The company is very concerned about performance, Turner said. One reason why businesses are so interested in private cloud is because it leaders are responsible for getting good performance for their users. They are not prepared to give these huge responsibilities to third party cloud manufacturers.

When it comes to cloud computing, management software is no longer an afterthought; it must be part of the implementation, and every time you make a decision you have to think about how to best integrate cloud capabilities into your enterprise's IT architecture.

Software as a service (SaaS) and infrastructure as a service (IaaS) are two types of cloud commitment that offer tremendous opportunities for enterprise IT tasks. If IT pros are ahead of the trend, they really need to learn how to talk like experts when it comes to SaaS and IaaS issues.

When it comes to cloud computing contracts, knowledge is the key and reading is the foundation.

It's not just a cloud issue, she adds, but a problem that arises from the complexity of composite applications. Next, these composite applications will be introduced into the cloud environment.

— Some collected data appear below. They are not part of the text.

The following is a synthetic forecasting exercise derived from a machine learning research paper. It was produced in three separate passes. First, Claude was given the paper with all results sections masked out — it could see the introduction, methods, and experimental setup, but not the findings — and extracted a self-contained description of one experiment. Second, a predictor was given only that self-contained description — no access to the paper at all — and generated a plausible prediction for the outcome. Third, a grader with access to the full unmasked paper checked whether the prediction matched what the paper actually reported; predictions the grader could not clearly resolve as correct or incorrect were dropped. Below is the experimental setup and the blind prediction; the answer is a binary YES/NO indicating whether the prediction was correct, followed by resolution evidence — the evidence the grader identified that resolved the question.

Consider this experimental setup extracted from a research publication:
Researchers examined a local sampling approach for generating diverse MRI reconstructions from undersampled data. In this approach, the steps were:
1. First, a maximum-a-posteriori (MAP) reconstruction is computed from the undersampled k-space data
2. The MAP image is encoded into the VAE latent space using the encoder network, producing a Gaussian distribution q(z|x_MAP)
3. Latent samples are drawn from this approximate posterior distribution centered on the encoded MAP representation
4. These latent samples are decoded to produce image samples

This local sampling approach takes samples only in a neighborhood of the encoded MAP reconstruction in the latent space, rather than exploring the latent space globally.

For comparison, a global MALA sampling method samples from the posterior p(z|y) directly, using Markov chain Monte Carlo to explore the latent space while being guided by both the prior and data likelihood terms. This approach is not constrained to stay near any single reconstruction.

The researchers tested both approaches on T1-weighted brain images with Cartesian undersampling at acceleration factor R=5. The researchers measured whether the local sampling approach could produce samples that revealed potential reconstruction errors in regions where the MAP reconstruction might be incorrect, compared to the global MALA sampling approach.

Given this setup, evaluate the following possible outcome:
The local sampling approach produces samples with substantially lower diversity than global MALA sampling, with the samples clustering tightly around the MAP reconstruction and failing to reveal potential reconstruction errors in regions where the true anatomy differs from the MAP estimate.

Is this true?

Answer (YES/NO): NO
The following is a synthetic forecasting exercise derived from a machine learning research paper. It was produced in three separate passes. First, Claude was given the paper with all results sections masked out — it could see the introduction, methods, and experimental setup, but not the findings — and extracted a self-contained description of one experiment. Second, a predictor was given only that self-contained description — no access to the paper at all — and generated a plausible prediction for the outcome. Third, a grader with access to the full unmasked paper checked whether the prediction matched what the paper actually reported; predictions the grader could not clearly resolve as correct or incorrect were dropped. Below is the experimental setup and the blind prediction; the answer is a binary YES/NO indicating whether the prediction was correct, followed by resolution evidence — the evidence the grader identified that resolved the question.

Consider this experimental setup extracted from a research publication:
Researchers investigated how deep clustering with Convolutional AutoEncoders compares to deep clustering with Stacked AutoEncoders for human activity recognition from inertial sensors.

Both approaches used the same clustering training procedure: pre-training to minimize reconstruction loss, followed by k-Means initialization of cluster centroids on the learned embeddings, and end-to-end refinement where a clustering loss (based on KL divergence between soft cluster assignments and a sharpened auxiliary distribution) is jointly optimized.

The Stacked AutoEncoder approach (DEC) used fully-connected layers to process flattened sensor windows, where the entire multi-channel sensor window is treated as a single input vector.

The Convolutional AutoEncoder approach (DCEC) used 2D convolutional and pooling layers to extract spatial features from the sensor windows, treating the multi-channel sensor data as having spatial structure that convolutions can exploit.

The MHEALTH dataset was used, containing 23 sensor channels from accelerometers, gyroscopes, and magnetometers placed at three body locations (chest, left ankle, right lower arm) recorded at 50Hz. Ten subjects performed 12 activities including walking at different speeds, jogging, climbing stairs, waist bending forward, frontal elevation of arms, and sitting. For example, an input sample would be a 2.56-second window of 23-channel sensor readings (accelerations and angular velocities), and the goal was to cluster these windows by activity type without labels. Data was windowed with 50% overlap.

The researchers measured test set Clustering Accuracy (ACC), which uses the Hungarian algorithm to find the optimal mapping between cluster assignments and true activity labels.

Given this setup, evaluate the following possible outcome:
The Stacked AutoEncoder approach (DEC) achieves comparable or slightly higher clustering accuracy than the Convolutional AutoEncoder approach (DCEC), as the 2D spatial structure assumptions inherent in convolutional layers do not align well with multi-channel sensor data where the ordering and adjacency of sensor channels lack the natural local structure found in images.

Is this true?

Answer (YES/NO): NO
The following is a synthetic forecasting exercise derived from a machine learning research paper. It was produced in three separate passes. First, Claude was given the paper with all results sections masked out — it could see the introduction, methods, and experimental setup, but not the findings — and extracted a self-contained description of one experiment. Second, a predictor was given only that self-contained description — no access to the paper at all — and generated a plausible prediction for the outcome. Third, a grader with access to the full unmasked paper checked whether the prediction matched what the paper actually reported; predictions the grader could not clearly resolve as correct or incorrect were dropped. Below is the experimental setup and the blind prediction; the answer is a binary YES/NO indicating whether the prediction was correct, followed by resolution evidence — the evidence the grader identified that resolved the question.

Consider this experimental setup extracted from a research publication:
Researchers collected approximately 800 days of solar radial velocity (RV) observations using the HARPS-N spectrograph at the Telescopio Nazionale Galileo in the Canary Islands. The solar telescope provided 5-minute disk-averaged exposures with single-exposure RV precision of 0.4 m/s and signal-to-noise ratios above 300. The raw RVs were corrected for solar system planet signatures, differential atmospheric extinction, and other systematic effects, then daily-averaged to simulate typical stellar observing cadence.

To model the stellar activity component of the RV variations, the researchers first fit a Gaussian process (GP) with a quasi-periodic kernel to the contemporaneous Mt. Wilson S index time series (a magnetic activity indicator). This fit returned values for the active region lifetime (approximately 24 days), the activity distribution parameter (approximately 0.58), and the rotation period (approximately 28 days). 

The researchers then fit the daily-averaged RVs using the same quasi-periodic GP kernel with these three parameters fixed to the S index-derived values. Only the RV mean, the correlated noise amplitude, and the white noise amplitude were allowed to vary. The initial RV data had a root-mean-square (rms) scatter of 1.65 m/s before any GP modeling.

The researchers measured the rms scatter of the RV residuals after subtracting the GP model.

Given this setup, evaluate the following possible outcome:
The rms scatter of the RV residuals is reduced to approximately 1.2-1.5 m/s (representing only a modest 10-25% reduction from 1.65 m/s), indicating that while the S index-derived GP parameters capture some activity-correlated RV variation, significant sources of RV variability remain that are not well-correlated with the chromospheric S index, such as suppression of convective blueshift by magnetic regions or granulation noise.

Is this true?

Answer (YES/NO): NO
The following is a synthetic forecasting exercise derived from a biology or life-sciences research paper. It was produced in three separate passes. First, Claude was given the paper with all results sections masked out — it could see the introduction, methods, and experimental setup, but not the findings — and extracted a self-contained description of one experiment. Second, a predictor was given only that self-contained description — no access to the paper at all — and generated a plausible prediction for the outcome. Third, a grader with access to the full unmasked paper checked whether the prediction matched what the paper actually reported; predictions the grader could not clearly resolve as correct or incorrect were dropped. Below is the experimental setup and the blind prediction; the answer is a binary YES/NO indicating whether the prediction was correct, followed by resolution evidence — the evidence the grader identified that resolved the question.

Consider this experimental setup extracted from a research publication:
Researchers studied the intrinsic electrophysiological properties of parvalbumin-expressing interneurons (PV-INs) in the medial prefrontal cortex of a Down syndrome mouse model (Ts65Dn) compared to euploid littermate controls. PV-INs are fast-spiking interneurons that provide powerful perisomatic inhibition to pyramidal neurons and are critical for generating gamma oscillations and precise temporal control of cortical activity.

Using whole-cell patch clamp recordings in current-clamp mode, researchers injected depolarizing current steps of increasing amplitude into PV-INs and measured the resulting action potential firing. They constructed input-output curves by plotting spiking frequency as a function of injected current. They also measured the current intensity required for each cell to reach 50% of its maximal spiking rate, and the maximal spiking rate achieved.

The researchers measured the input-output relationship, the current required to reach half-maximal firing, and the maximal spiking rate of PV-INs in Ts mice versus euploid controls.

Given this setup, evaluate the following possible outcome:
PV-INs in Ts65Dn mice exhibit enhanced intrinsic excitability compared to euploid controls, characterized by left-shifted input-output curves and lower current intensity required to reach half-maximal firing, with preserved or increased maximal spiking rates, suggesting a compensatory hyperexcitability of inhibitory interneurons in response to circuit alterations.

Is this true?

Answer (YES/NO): NO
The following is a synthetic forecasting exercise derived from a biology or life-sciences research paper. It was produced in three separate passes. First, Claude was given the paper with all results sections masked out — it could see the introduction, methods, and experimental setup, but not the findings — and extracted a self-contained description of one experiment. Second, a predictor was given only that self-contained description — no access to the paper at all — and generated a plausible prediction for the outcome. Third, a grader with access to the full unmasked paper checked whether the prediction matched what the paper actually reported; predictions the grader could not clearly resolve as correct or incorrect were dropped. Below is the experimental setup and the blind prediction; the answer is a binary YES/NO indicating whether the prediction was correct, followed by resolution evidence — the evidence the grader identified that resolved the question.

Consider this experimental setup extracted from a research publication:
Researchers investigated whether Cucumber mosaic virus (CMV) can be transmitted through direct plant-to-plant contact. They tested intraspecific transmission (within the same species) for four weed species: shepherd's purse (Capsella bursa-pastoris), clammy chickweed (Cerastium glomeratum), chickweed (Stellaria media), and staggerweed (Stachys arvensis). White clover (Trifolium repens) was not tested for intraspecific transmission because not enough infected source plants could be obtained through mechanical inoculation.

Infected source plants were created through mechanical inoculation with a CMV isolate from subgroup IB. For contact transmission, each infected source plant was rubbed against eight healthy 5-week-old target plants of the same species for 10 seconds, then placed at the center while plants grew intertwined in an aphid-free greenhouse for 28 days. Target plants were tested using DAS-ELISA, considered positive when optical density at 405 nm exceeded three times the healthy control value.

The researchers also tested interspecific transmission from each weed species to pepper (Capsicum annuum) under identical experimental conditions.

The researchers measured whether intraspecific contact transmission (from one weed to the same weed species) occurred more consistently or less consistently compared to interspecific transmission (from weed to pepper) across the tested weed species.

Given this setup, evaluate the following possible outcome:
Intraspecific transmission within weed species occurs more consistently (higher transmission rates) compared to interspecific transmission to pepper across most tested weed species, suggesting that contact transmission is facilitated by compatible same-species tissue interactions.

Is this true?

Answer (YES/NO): YES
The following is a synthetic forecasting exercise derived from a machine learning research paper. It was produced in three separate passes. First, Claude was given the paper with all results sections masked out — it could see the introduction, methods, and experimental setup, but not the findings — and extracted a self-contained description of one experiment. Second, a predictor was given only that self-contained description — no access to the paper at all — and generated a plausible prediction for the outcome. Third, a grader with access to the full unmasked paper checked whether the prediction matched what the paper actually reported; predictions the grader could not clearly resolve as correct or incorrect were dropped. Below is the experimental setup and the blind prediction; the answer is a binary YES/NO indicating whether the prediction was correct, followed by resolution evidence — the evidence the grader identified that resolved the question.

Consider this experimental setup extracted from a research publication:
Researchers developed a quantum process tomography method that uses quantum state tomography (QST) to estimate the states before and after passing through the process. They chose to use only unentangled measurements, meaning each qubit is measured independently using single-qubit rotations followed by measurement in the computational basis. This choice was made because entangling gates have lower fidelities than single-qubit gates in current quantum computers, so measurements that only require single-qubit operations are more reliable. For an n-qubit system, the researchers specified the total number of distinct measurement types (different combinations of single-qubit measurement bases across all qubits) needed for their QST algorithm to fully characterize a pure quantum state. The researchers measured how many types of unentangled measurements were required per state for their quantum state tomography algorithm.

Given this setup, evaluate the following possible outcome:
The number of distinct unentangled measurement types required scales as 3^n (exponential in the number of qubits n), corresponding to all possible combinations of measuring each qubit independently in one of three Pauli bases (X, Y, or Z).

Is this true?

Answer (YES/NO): NO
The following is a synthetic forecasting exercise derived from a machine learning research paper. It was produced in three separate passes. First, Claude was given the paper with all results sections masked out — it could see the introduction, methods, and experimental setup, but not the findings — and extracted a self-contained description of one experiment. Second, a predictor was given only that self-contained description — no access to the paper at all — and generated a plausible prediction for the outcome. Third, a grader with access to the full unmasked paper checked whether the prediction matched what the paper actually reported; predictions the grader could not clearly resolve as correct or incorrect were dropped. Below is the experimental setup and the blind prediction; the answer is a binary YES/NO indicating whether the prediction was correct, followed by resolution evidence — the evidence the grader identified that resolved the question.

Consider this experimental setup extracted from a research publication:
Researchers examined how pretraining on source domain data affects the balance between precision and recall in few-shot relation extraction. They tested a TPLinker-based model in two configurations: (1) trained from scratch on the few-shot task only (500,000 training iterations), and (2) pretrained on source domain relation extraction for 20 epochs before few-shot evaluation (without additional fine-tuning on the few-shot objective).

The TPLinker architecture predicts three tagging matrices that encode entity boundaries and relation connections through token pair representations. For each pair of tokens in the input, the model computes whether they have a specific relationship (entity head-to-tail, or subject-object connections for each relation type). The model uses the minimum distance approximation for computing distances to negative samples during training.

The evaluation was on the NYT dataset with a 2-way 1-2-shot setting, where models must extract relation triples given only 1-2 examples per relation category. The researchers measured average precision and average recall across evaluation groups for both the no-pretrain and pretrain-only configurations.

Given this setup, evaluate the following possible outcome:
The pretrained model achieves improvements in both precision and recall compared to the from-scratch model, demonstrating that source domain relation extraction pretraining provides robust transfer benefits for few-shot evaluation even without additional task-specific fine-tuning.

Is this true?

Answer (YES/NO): NO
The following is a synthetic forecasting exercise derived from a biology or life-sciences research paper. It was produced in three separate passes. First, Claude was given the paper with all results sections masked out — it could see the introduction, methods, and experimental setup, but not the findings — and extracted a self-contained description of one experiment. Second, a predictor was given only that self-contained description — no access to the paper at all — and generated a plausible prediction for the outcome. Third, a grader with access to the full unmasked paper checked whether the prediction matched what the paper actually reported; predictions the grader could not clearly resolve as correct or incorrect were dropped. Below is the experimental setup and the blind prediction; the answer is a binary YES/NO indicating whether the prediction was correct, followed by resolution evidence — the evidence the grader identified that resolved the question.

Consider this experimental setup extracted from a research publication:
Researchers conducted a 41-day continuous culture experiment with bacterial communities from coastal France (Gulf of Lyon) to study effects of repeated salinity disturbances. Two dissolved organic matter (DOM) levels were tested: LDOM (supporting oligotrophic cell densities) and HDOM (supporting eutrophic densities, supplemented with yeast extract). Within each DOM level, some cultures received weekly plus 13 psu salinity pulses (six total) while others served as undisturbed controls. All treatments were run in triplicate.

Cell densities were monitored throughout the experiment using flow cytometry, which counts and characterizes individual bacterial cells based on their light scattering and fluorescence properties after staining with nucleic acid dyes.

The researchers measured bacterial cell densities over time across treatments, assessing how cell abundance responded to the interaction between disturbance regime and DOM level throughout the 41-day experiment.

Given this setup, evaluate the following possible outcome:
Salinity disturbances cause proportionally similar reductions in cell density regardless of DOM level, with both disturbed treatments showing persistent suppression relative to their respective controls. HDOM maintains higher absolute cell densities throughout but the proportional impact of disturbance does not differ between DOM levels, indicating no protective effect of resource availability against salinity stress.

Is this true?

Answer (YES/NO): NO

This is a huge challenge, Turner said. Users need to invest in application performance management products made for composite applications and virtualized environments. Now this is a complete category of products.

The idea is to be able to independently monitor the performance of the application in the network and performance in the cloud, and then be able to measure where the application has reached the user's performance requirements, inside or outside the firewall.

IGN.com is one of the world's largest video game sites. For David Ting, the company's vice-president for engineering, it is important to monitor the cloud performance of his company because the survival of the business depends on the ability to connect 2.54 million of its users to the site's ad-supported online games.

"For us, performance is money, because viewing pages is the key," Ting said. We are supported by advertising, every time we watch the count of the page can help our company bring revenue. This is something that we pay close attention to. ”

To make it work, the ING Entertainment Department of media giant News Corp uses the new Relic Company's performance monitoring tool in San Francisco to continuously observe its Web site's performance in the cloud. We rely mainly on this tool, Ting said. For us, this is the response time of the IGN Web site and the number of processing times per second.

Extended tracking performance with cloud deployment

IGN.com has been using the new Relic tool for about 18 months. It first migrates unproductive development and other applications into the cloud to see how they work. Now, IGN.com is putting new projects on the cloud server, including a social media stack, so that the company can strengthen applications and upgrade them as needed. In addition, one application planned for deployment in this cloud is the disaster recovery infrastructure for this network.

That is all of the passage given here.